The mystery behind 19 men on 9/11

Two abiding mysteries about 9/11 that we will probably never know the answer to relate to the 19 men who executed that terrifying set of terror attacks and to the date they chose. In hindsight all 19 men are recognised as suicide attackers, men who took over four aircraft and converted them into gigantic flying bombs.

Yet did all 19 realise before they boarded those planes on the morning of September 11, 2001, that they were on a suicide mission?
This question has perplexed investigators and analysts alike for the past 10 years. Closed-circuit television cameras showed some of the hijackers looking fairly relaxed and wearing anything but the expression one would be expected to adorn hours before a planned suicide. Also, keeping the core of the conspiracy between say four or six men would have been considerably easier and less risky than revealing the whole plot to all 19.
Snatches of conversations heard during the course of the 9/11 hijacks are now available with us. One of them has a hijacker saying, “We are going back to the airport.” He promises if nobody moves, nobody will be hurt. Was the hijacker bluffing? Why would he be lying minutes before hurtling to death? On the other hand, was this all he knew?
The terror strike of 9/11 was an act of monumental evil. In its perverted way, it was also an execution of logistical brilliance: coordinating four near-simultaneous hijacks, getting control of planes that were doing the long-haul route from the United States’ east coast to its west — and therefore had huge fuel reserves, enough to irretrievably damage the World Trade Centre, and keeping the intricacies of the conspiracy under wraps. To understand how Al Qaeda and copycat Islamist groups work, it is necessary to study the making of the 9/11 plot.
That is why to wonder if all 19 men knew it was a suicide mission or only four or six did is not just an academic question. It is important to dissect how such terror operations are organised and why they work.
Jihadist foot soldiers are often not told the full story. Did all the attackers who entered Mumbai on 26/11 expect to be killed or were some of them given the impression that there was the possibility of escape? In the early 1990s, transnational veterans of the first Afghan war — fighters from countries as far away as Yemen — entered Jammu and Kashmir after being given the false impression that a mass uprising was under way, and the Indian Army was crippled and on the cusp of defeat.

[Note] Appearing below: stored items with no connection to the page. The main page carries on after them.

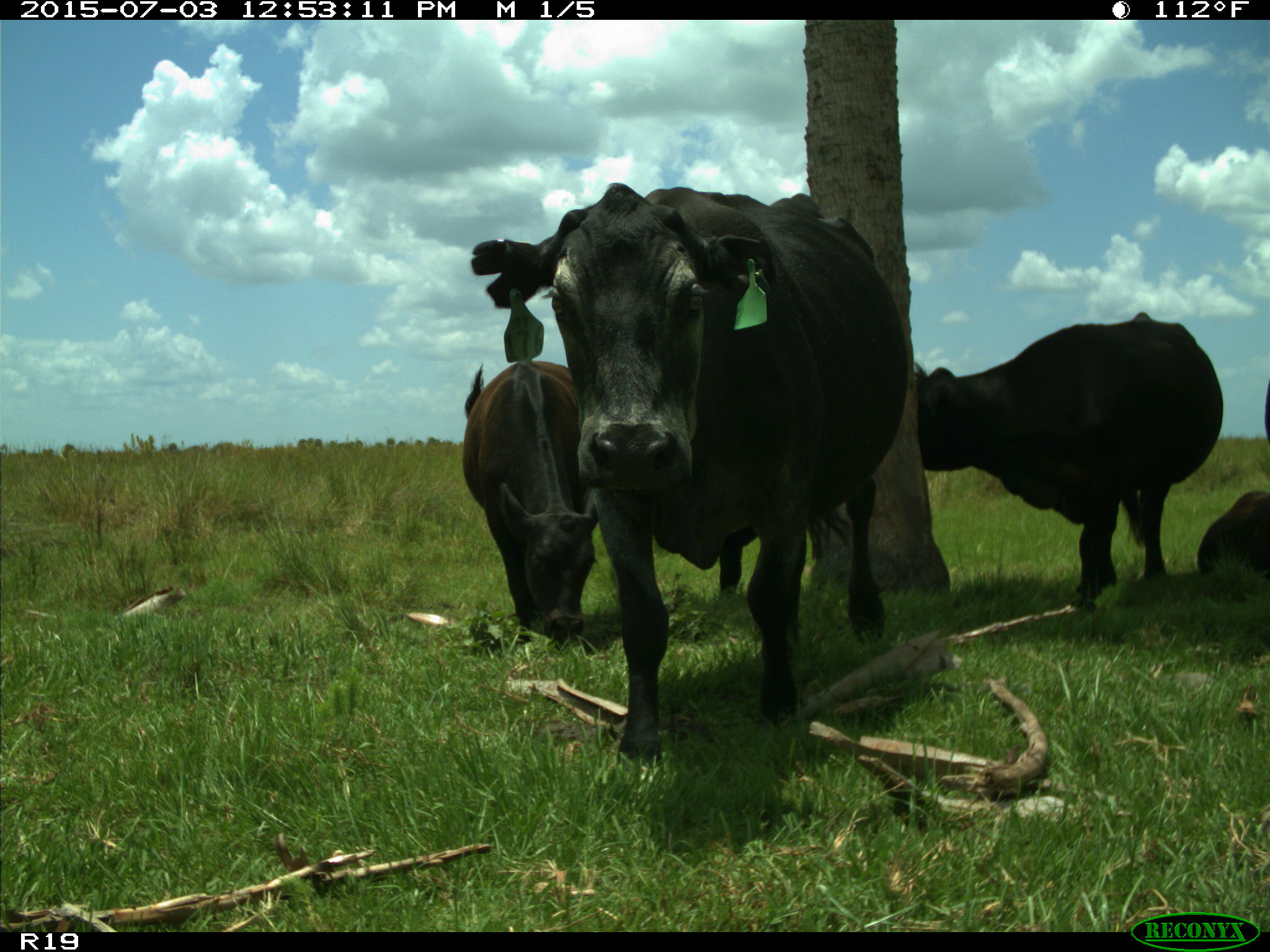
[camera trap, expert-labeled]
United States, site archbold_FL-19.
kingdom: Animalia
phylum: Chordata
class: Mammalia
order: Artiodactyla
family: Bovidae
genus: Bos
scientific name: Bos taurus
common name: domestic cow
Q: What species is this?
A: Bos taurus (domestic cow).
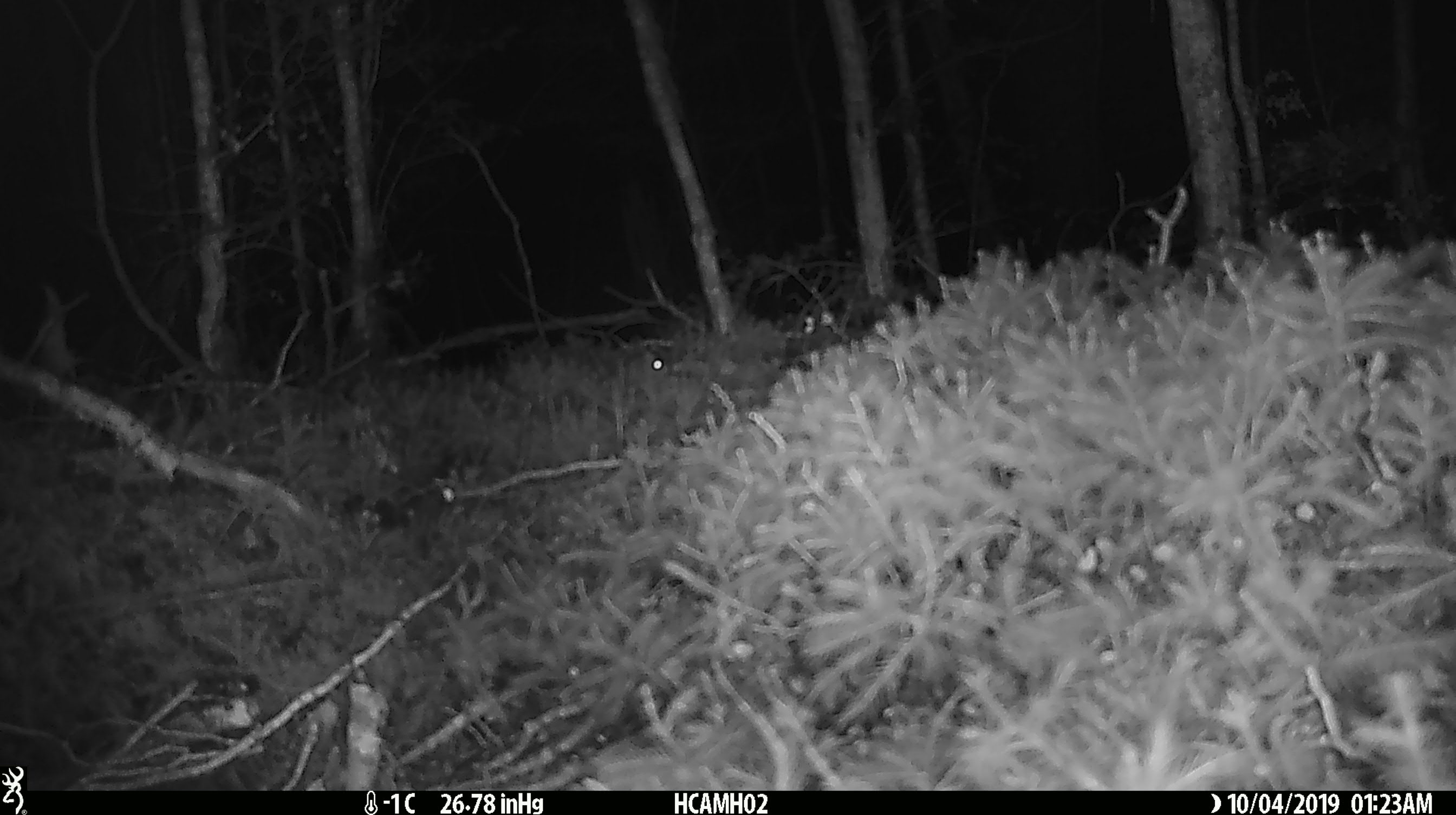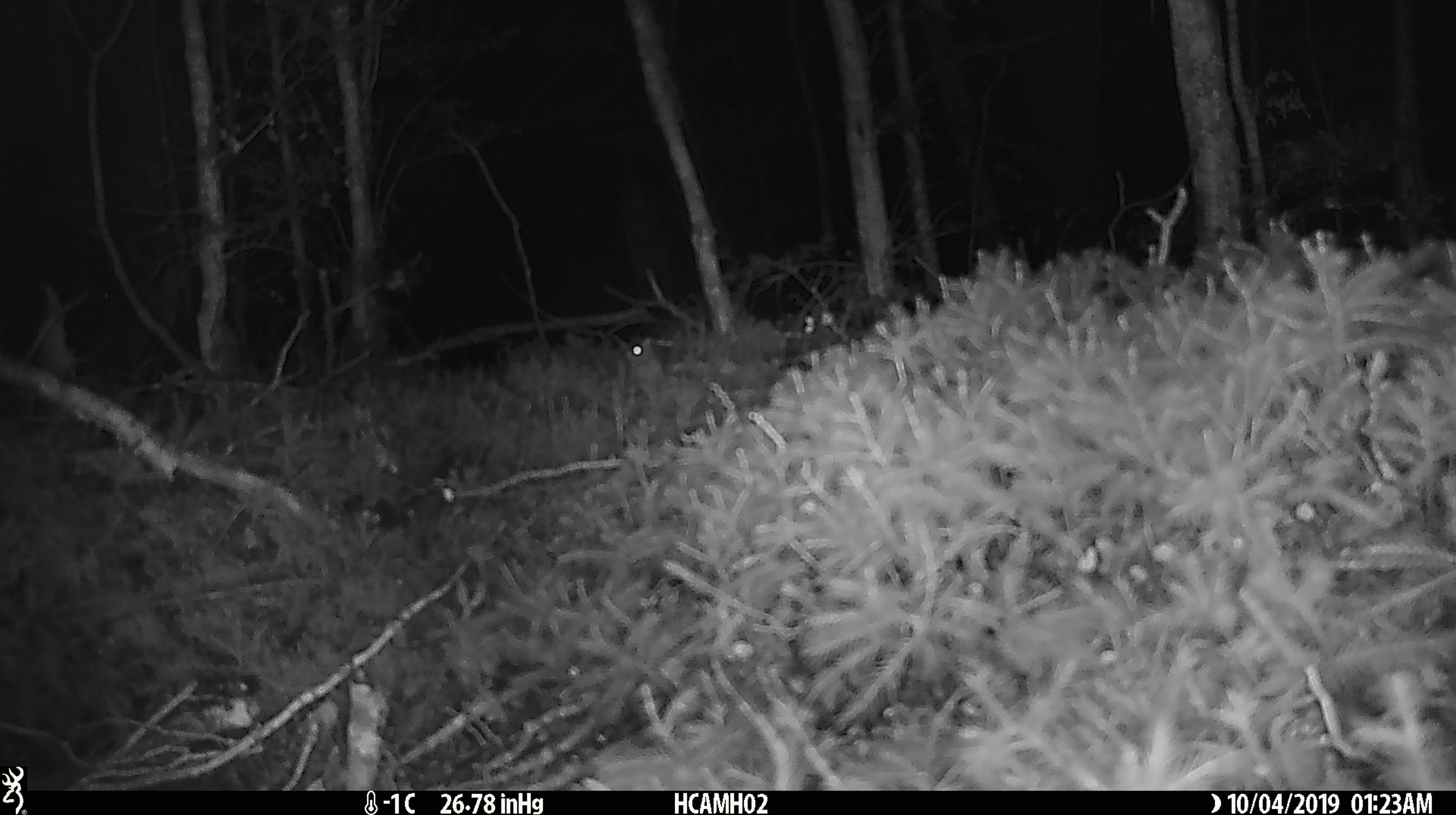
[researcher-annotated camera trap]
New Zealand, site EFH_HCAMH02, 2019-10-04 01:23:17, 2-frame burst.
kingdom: Animalia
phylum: Chordata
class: Mammalia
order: Rodentia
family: Muridae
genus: Mus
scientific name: Mus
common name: mouse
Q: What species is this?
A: Mouse (Mus).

If the degree of internal communication and transparency in the 9/11 terror collective remains a puzzle, so does its choice of September 11. There was much speculation in the days after the attack as to what the date denoted — if it denoted anything at all. There’s an urban legend in the aviation industry that Tuesday is the best day of the week to get a ticket, or a cheap deal. September 11 was of course a Tuesday but it defies logic that Al Qaeda’s selection of
the date was dictated
by savings in ticket
purchases.
September 11-12, 1683, saw one of the most decisive battles in world history. The Ottoman Army had laid siege to Vienna in the summer of 1683 in its seemingly perennial quest to enter western Europe. In September, relief forces led by Poland’s king, Jan Sobieski, arrived.
The final battle for Vienna began on September 11. It ended the next day with a decisive victory for the armies of Christian Europe. This thwarted the final Ottoman invasion for control of the European heartland. It signalled the end of Muslim expansionism in Europe, and triggered the wider decline of the Ottoman Empire.
Osama bin Laden’s stated political goal was the revival of the Caliphate and retribution for the Islamic expulsion from Europe (specifically from Spain or Al-Andalus).
The Arabs were removed from Spain in phases, and finally disempowered in the late 15th century. The Ottoman aspiration of capturing Vienna represented an attempt to win back the “lost lands” of Europe from Christian (primarily Catholic) kingdoms and was, as was the norm in those days, as much a religious as a political quest.
Bin Laden, with his crazed millenarianism, saw 9/11 as the recommencement of an ancient blood feud. Was 9/11 his revenge for Vienna?
There were also other coincidences that created an entire conspiracy-theory industry after 9/11. Twenty years earlier, American Ernest L. Martin had written a book called The Birth of Christ Recalculated. It sought to marry astronomy to religious belief and arrive at a date for the astral conjunction believed to have marked Christ’s birth. Martin’s date for Jesus’ birthday was: September 11, 3 BC.
It is unlikely that Bin Laden had read Martin’s book — which probably became famous only after 9/11 — or if he knew that September 11, 1941, was the day of the ground-breaking ceremony of the new office of the United States Defence Department, just outside Washington, DC. In other words, it was the day on which the foundation of the Pentagon was laid, 60 years before a plane smashed into it.
Was Al Qaeda aware of all this? There’s only a remote chance it was. Nevertheless, as long as memories of 9/11 are fresh, so will be its abiding mysteries.